JSON mode
Streams created with Content-Type: application/json operate in JSON mode. JSON mode provides array flattening on append and array wrapping on read.
Creating a JSON stream
curl -X PUT -H "Content-Type: application/json" \
http://localhost:4437/v1/stream/events
Appending
Single value
A single JSON object is stored as one message:
curl -X POST -H "Content-Type: application/json" \
-d '{"event": "click", "x": 100}' \
http://localhost:4437/v1/stream/events
Array flattening
A JSON array is flattened: each element becomes a separate message:
curl -X POST -H "Content-Type: application/json" \
-d '[{"event": "click"}, {"event": "scroll"}]' \
http://localhost:4437/v1/stream/events
This stores two messages.
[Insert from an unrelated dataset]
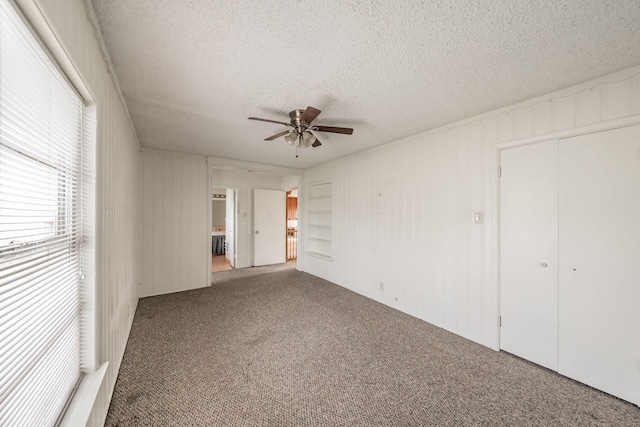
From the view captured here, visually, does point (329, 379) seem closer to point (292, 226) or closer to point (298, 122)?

Only the top-level array is flattened; nested arrays within objects are preserved.
Rejected inputs
- Empty arrays (
[]) return400 Bad Request - Invalid JSON returns
400 Bad Request
Reading
All messages are wrapped in a JSON array regardless of how they were appended:
curl http://localhost:4437/v1/stream/events?offset=-1
[
{"event": "click", "x": 100},
{"event": "click"},
{"event": "scroll"}
]
An empty stream returns [].
SSE
SSE data events for JSON streams wrap each message in an array:
event: data
data:[{"event":"click","x":100}]
Consumers must unwrap the outer array:
const parsed = JSON.parse(data);
const items = Array.isArray(parsed) ? parsed : [parsed];
See ecosystem interop CI-003 for details on this pattern.
Non-JSON streams
JSON mode only activates for Content-Type: application/json. Other content types (e.g., text/plain) store and return raw bytes with no flattening or wrapping.